— begin Stored data —

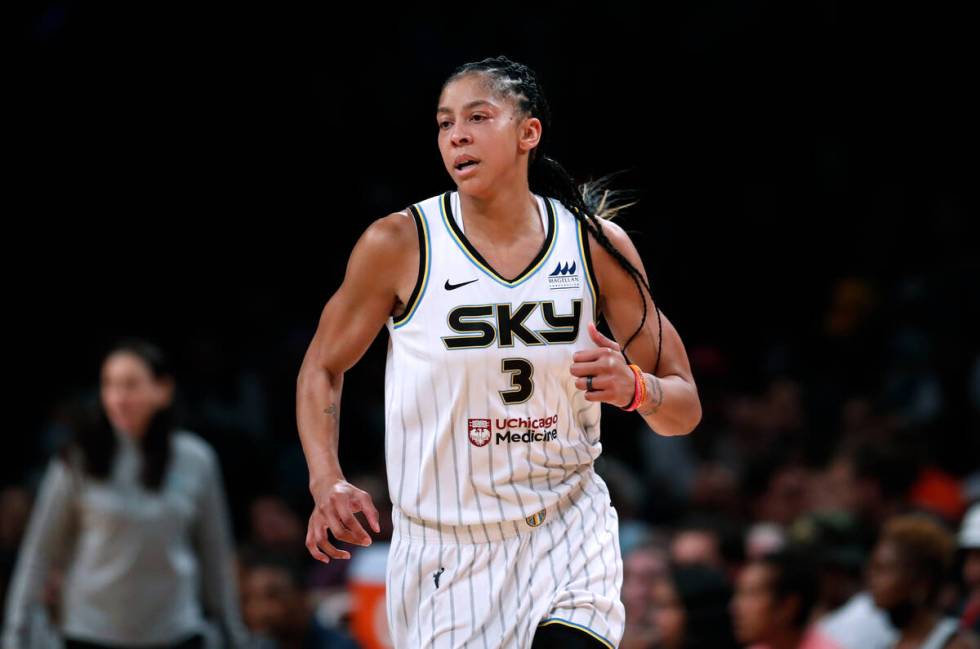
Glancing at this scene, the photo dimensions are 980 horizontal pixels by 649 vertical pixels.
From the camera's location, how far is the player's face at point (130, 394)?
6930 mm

— end Stored data —
— begin Stored data —

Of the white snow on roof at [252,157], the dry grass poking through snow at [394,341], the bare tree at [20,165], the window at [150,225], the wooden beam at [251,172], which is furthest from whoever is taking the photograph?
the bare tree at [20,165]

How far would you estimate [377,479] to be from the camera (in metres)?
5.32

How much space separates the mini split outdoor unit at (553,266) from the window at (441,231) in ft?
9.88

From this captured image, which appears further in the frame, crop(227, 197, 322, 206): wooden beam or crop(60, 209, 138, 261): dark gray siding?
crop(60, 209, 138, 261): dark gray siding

— end Stored data —
— begin Stored data —

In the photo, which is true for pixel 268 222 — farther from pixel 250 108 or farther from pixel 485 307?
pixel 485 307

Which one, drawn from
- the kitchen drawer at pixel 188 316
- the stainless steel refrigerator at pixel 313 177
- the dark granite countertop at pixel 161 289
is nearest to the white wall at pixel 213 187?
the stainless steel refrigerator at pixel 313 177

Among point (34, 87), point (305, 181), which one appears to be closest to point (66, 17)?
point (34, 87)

— end Stored data —

◆ **Aim of the exercise**: Print the entries above from the line containing "Which one, drawn from" through the line containing "is nearest to", both included, reproducing each line precisely.

◆ **Reply**:
Which one, drawn from
- the kitchen drawer at pixel 188 316
- the stainless steel refrigerator at pixel 313 177
- the dark granite countertop at pixel 161 289
is nearest to the white wall at pixel 213 187?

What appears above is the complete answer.